— Task instructions —
Write out, please, the line containing "In this photographic" together with all lines after it, up to and including the last one, with no other output.

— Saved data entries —
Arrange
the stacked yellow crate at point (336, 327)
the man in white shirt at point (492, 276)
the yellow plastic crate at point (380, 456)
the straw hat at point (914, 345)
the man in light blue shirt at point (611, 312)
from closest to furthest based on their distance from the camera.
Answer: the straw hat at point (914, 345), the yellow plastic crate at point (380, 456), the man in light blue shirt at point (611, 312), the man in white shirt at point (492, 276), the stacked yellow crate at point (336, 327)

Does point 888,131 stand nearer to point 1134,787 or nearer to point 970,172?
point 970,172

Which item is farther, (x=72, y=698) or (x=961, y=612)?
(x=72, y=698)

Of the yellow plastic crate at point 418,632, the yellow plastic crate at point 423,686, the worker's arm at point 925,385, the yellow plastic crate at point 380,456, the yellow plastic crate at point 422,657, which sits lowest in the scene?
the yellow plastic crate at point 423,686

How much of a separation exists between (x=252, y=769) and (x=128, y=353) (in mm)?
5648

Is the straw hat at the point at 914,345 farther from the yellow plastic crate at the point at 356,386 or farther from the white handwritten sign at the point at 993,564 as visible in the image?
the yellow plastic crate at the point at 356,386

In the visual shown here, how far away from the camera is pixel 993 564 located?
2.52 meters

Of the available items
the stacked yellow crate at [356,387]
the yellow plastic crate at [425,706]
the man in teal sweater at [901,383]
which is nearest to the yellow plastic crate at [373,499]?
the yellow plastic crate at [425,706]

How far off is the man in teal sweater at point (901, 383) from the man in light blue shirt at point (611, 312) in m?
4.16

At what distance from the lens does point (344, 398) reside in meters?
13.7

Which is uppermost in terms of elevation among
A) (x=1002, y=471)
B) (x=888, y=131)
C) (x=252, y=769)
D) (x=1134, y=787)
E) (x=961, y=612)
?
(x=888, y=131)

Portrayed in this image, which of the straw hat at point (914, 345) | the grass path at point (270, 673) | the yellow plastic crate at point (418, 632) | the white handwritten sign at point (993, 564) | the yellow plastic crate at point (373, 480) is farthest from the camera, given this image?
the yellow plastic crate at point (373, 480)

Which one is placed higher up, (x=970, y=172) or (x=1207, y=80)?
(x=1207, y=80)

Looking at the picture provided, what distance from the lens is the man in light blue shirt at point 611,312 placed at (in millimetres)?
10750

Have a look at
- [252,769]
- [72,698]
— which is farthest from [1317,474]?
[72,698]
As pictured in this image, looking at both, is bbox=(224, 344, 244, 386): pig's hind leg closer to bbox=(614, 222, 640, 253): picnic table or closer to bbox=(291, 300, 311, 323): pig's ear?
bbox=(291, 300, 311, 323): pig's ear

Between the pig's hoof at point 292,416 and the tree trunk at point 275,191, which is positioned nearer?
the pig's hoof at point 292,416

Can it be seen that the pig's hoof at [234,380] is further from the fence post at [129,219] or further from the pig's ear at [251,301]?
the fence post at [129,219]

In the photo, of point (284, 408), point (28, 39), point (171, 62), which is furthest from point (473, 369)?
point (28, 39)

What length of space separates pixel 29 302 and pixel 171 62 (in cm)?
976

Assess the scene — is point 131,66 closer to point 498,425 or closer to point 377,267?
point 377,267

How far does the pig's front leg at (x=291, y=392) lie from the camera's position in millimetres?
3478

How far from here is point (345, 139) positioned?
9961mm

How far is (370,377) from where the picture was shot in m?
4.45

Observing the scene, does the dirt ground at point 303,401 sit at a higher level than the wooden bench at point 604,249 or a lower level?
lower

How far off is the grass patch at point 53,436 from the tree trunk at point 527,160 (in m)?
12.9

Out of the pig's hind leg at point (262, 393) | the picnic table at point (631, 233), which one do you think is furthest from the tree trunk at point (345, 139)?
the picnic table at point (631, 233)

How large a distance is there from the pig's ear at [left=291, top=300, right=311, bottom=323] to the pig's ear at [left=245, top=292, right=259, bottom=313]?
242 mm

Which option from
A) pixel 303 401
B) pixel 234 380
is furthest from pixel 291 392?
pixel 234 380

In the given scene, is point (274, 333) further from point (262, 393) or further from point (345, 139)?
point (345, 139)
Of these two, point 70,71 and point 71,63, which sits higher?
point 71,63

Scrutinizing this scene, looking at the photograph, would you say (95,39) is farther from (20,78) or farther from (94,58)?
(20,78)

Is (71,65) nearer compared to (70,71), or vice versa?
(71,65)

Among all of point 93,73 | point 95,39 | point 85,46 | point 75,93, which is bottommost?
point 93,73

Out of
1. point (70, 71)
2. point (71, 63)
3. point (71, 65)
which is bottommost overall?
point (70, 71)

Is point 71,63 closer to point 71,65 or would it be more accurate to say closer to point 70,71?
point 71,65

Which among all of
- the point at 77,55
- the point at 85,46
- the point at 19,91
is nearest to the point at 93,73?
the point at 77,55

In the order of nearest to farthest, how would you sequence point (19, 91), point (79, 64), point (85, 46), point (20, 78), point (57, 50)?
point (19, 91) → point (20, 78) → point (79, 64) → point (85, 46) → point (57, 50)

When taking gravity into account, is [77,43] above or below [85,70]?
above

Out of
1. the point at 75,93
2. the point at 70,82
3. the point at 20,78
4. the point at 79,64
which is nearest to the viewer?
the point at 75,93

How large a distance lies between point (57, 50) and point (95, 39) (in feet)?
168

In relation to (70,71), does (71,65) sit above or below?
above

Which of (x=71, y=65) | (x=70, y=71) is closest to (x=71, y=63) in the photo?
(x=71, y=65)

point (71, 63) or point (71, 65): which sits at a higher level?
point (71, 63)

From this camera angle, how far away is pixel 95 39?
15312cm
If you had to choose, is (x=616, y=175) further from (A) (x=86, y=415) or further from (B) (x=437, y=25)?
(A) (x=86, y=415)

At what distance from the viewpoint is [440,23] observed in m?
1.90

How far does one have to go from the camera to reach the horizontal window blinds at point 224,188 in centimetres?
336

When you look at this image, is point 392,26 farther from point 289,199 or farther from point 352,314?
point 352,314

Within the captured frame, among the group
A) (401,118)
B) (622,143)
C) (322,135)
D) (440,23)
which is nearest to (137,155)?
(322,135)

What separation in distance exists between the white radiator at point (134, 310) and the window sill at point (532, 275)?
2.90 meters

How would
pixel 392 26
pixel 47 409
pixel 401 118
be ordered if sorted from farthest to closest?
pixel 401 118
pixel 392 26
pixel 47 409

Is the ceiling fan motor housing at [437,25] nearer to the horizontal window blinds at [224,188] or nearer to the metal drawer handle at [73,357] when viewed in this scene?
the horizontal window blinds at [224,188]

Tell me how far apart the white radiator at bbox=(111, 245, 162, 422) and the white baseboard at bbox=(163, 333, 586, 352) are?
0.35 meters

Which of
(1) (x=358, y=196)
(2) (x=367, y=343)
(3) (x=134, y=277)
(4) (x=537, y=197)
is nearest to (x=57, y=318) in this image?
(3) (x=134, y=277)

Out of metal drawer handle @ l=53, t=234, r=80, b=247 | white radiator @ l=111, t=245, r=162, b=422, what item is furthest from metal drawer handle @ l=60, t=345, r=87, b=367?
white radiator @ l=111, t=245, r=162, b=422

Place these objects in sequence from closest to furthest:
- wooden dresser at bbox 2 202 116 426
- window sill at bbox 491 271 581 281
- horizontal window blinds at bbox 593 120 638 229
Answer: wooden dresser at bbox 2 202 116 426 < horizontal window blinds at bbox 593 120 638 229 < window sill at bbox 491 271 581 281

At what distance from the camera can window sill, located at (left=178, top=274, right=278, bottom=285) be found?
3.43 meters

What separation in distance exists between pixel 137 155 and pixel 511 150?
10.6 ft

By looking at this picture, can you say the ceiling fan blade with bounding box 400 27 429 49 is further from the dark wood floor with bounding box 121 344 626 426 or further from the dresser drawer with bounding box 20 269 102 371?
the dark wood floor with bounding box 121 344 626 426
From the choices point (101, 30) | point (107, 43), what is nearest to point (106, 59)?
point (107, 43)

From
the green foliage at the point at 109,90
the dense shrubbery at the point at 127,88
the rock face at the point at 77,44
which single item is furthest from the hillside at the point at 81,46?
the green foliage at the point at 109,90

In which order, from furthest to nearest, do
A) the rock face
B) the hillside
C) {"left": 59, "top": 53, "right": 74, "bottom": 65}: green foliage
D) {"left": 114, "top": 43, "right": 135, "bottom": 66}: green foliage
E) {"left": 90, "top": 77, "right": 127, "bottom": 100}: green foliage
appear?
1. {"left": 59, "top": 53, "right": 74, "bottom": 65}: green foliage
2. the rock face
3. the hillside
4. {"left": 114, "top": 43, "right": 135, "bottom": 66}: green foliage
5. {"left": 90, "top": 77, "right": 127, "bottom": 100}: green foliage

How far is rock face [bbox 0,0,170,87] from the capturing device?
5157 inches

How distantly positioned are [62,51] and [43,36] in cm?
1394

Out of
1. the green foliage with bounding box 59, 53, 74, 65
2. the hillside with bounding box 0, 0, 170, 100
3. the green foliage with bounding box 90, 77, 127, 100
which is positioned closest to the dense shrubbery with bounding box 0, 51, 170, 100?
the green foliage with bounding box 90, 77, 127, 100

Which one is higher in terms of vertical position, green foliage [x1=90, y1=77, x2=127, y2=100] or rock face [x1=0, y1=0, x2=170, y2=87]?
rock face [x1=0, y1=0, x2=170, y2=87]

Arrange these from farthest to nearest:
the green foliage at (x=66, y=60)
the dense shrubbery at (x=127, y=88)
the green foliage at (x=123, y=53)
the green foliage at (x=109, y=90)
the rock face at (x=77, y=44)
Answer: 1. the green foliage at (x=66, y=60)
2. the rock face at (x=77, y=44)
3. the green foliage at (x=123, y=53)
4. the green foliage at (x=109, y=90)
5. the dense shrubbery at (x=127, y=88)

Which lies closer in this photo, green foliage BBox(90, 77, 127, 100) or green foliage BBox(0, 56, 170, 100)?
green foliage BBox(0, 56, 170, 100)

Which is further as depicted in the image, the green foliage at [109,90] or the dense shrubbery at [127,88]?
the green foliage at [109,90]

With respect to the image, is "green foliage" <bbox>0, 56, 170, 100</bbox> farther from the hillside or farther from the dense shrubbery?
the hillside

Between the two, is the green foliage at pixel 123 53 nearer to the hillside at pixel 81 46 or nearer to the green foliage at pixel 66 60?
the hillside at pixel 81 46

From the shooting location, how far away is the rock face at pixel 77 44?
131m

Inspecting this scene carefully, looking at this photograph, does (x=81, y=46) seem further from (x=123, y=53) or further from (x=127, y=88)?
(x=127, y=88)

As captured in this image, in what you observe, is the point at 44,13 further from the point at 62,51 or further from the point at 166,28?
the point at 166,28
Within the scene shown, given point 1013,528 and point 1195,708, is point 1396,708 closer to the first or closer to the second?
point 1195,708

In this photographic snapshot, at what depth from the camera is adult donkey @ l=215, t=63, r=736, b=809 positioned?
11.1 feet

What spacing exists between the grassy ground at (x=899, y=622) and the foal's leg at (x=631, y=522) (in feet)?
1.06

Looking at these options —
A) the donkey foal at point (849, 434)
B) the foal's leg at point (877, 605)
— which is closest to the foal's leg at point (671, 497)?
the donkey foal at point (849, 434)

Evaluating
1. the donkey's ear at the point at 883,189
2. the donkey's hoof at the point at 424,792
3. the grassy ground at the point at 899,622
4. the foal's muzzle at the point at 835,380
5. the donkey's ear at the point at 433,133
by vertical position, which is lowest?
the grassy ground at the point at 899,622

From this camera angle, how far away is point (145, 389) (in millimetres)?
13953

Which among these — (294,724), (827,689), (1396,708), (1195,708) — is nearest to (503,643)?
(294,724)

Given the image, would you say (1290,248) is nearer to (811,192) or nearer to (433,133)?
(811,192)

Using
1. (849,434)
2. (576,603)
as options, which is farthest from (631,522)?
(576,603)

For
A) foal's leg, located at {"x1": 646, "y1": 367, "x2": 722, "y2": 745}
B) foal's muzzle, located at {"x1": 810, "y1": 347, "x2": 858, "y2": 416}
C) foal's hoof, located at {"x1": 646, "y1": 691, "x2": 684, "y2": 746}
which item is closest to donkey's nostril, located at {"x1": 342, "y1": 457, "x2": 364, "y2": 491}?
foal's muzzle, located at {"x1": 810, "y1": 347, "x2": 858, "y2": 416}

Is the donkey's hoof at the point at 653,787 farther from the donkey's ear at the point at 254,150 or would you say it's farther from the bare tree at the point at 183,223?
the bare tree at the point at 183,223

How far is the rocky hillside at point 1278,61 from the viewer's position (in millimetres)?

— Exercise output —
In this photographic snapshot, at what depth from the camera is adult donkey @ l=215, t=63, r=736, b=809 positioned?
11.1 feet

What spacing exists between the grassy ground at (x=899, y=622) and the foal's leg at (x=631, y=522) (in feet)?
1.06

Looking at these options —
A) the donkey foal at point (849, 434)
B) the foal's leg at point (877, 605)
— which is closest to the foal's leg at point (671, 497)?
the donkey foal at point (849, 434)

Evaluating
1. the donkey's ear at the point at 883,189
2. the donkey's hoof at the point at 424,792
3. the grassy ground at the point at 899,622
4. the foal's muzzle at the point at 835,380
5. the donkey's ear at the point at 433,133
by vertical position, which is lowest?
the grassy ground at the point at 899,622

From this camera angle, how far away is point (145, 389) (in millimetres)?
13953

Which among these — (294,724), (827,689), (1396,708), (1195,708) — is nearest to (503,643)?
(294,724)

Given the image, would you say (1290,248) is nearer to (811,192) or nearer to (433,133)?
(811,192)

Using
1. (849,434)
2. (576,603)
as options, which is farthest from (631,522)?
(576,603)

For
A) foal's leg, located at {"x1": 646, "y1": 367, "x2": 722, "y2": 745}
B) foal's muzzle, located at {"x1": 810, "y1": 347, "x2": 858, "y2": 416}
C) foal's hoof, located at {"x1": 646, "y1": 691, "x2": 684, "y2": 746}
which item is closest to donkey's nostril, located at {"x1": 342, "y1": 457, "x2": 364, "y2": 491}?
foal's muzzle, located at {"x1": 810, "y1": 347, "x2": 858, "y2": 416}

Is the donkey's hoof at the point at 653,787 farther from the donkey's ear at the point at 254,150 or would you say it's farther from the bare tree at the point at 183,223?
the bare tree at the point at 183,223

How far is the rocky hillside at point 1278,61 from the viewer's position (in millimetres)?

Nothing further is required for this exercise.